No Bake Peanut Butter Pie
User Reviews
5
No Bake Peanut Butter Pie
Description
The crust is made by mixing graham cracker crumbs, melted salted butter, and sugar, pressed evenly into a pie dish and chilled to firm up. The filling combines cream cheese, creamy peanut butter, sugar, vanilla extract, and chopped dry roasted peanuts, whipped to smoothness. Heavy cream whipped with remaining sugar is folded in gradually to lighten the texture and maintain airiness in the filling.
The filling is spooned into the chilled crust and smoothed. The pie is topped with the remaining whipped cream and more chopped peanuts before refrigeration to let the filling fully set. The result is a rich but airy pie with crunchy peanut accents and classic peanut butter flavor balanced by sweet cream cheese.
This pie is suited for advance preparation, holiday meals, or gatherings where a no-bake dessert is preferred. Variations on crust or toppings can adapt the pie to personal taste.
The recipe recommends stable peanut butter for structural integrity and advises folding whipped cream in stages to preserve fluffiness. The pie can be frozen without the whipped cream topping for longer storage and thawed before serving.
Ingredients
graham cracker crust
- 1 1/2 cups graham cracker crumbs
- 6 tablespoons butter melted, salted
- 1/4 cup sugar
filling
- 8 ounces cream cheese
- 2 1/2 cups peanut butter creamy
- 1 1/2 cups sugar divided
- 1 1/2 teaspoons vanilla extract
- 1 1/4 cups peanuts dry roasted, chopped
- 2 1/2 cups heavy cream
Instructions
crust
- Place ingredients into a mixing bowl and stir together until fully combined.
- Pour crust mixture into a 9 inch pie dish and evenly press mixture into the bottom and sides of the dish.
- Refrigerate for 1 hour, until crust is firm.
filling
- In a large mixing bowl combine cream cheese, peanut butter, 1 1/4 cups sugar, and vanilla and beat together with an electric hand mixer until fully blended.
- Stir in 1 cup chopped peanuts until evenly combined.
- In another mixing bowl combine cream and remaining sugar. Beat together with the hand mixer until medium stiff peaks form.
- Add 2/3 of the whipped cream to the peanut butter mixture, in three separate additions, and fold together until light, fluffy and fully combined
- Pour filling into the chilled crust and smooth to evenly fill.
- Spread remaining whipped cream over the filling in an even mound and top with remaining chopped peanuts.
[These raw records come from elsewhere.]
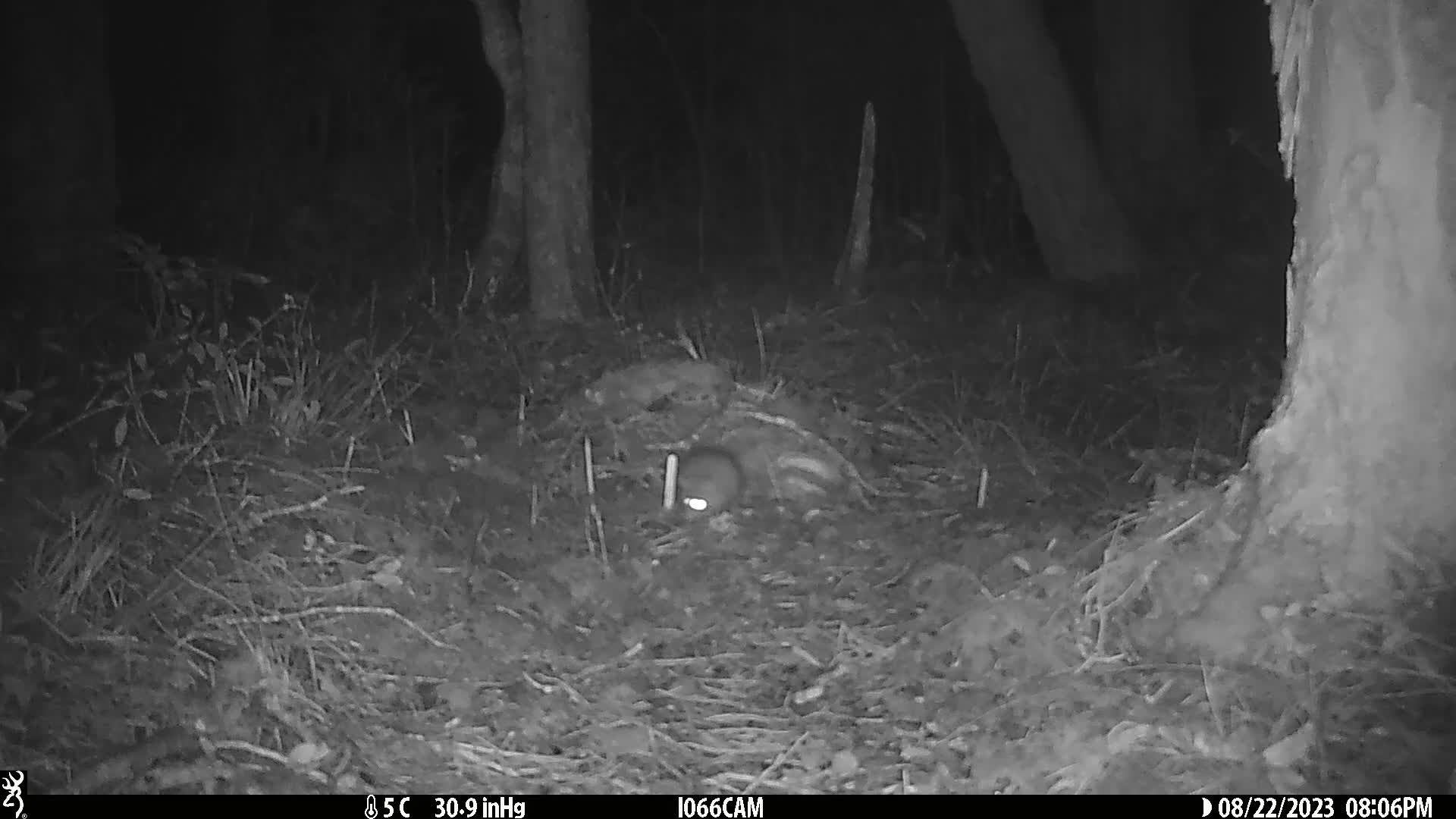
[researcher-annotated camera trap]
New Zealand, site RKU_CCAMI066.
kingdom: Animalia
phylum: Chordata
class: Mammalia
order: Rodentia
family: Muridae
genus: Rattus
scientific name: Rattus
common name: rat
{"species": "rat (Rattus)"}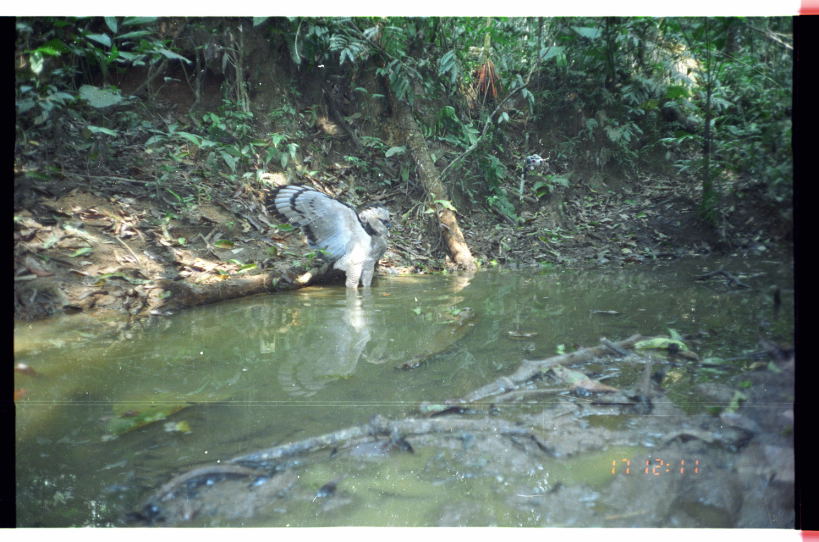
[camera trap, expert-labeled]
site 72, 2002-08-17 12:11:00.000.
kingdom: Animalia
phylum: Chordata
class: Aves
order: Accipitriformes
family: Accipitridae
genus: Harpia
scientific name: Harpia harpyja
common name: harpy eagle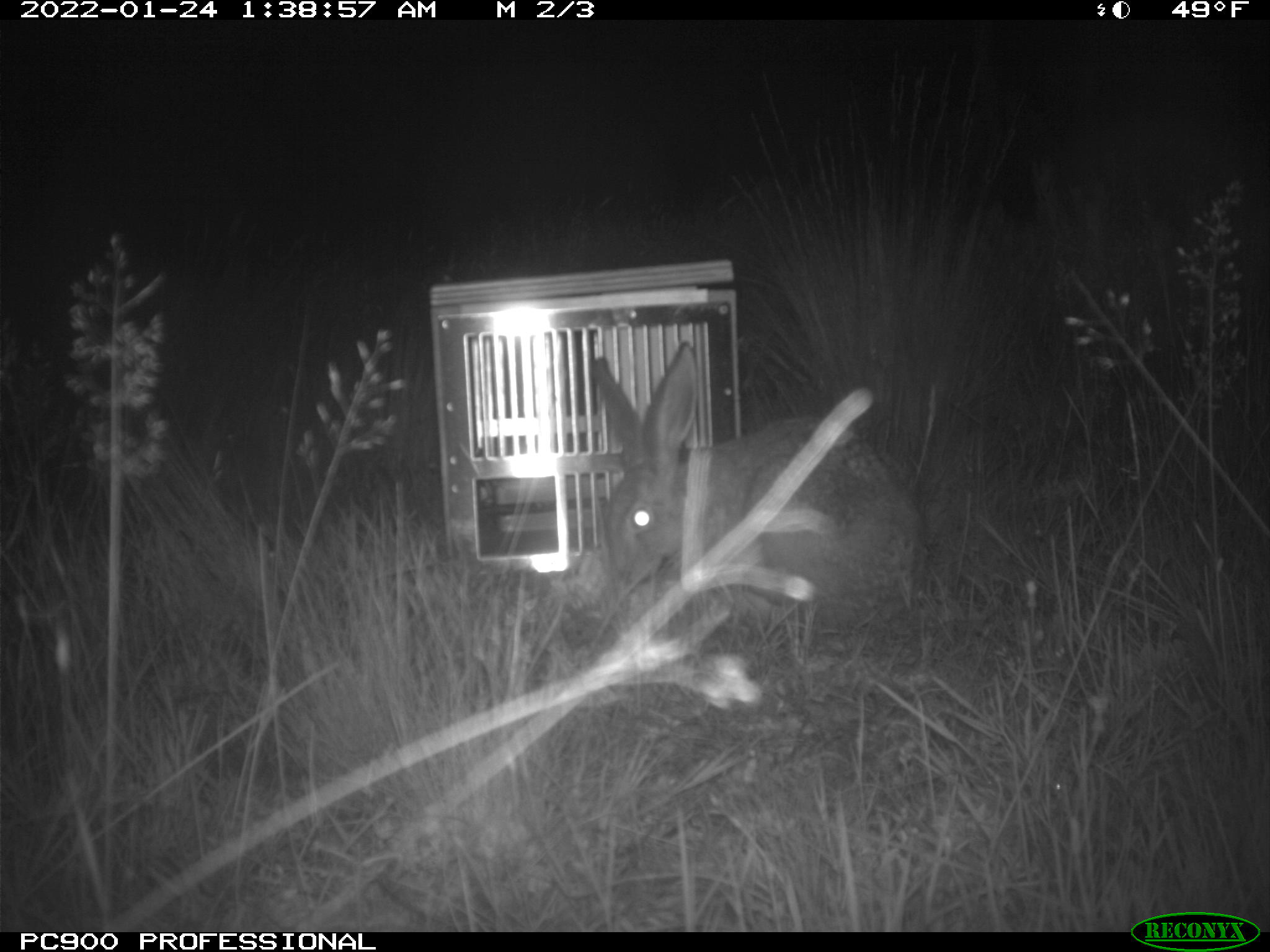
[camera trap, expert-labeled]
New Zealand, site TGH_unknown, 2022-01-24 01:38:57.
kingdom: Animalia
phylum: Chordata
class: Mammalia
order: Lagomorpha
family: Leporidae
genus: Lepus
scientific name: Lepus europaeus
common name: brown hare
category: hare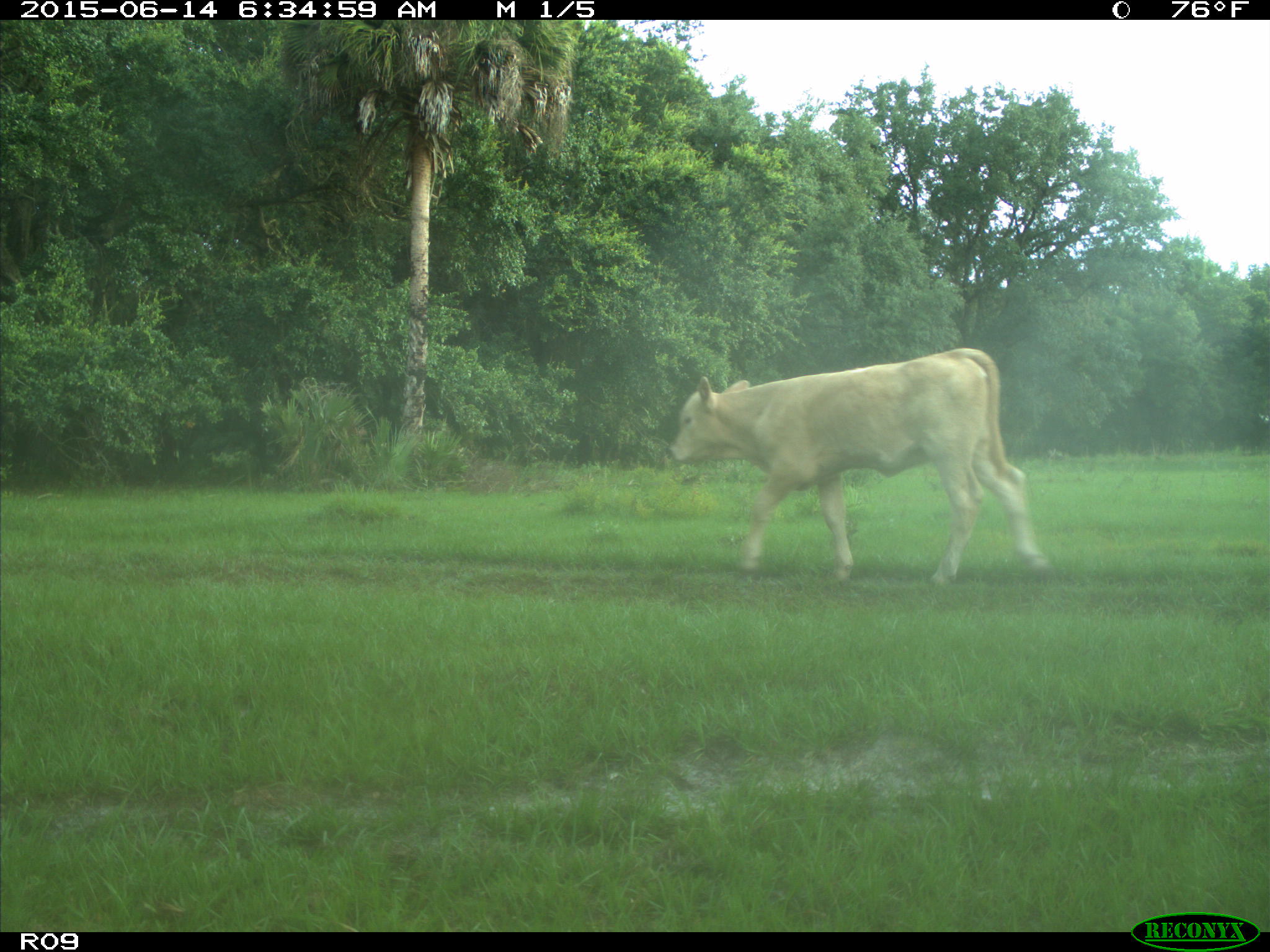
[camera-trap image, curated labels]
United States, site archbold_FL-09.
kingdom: Animalia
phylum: Chordata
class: Mammalia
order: Artiodactyla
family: Bovidae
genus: Bos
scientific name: Bos taurus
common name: domestic cow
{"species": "Bos taurus (domestic cow)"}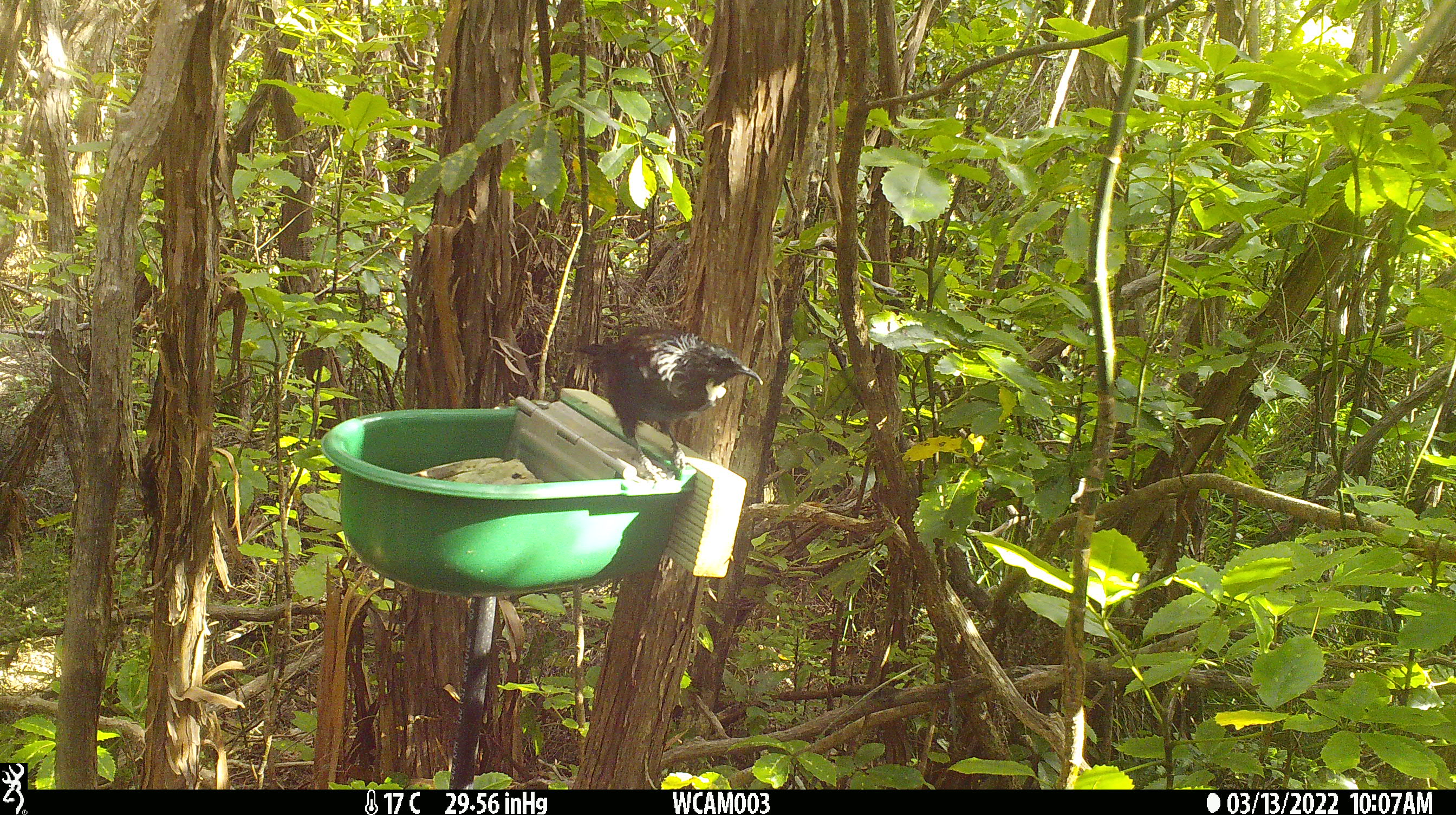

Refrigerate pie for at least 1 hour or until filling has set.
- Remove from refrigerator and serve.
Notes
- This pie can be made up to 3 days beforehand; store chilled without whipped cream topping and peanuts for longer freshness.
- Freeze the pie without topping for up to 3 months; thaw in fridge before serving and add toppings then.
- Use stable, no-stir peanut butter brands to maintain filling consistency.
- Whip peanut butter separately first if using natural peanut butter for better texture.
- Fold whipped cream into filling in three parts to keep it light and airy.
- Press crust evenly with a flat surface to prevent crumbling; cookie crumbs can replace graham crackers.
- For smoother pies, omit chopped peanuts in filling and topping or substitute with melted chocolate drizzle.
Nutrition Information
Show DetailsNutrition Facts
Serving: 12Serving
Amount Per Serving
Calories 852 kcal
% Daily Value*
| Serving | 1serving | |
| Calories | 852kcal | 43% |
| Carbohydrates | 53g | 18% |
| Protein | 20g | 40% |
| Fat | 66g | 102% |
| Saturated Fat | 26g | 130% |
| Cholesterol | 104mg | 35% |
| Sodium | 552mg | 23% |
| Potassium | 534mg | 11% |
| Fiber | 5g | 20% |
| Sugar | 38g | 76% |
| Vitamin A | 1158IU | 23% |
| Vitamin C | 1mg | 1% |
| Calcium | 92mg | 9% |
| Iron | 2mg | 11% |
* Percent Daily Values are based on a 2,000 calorie diet.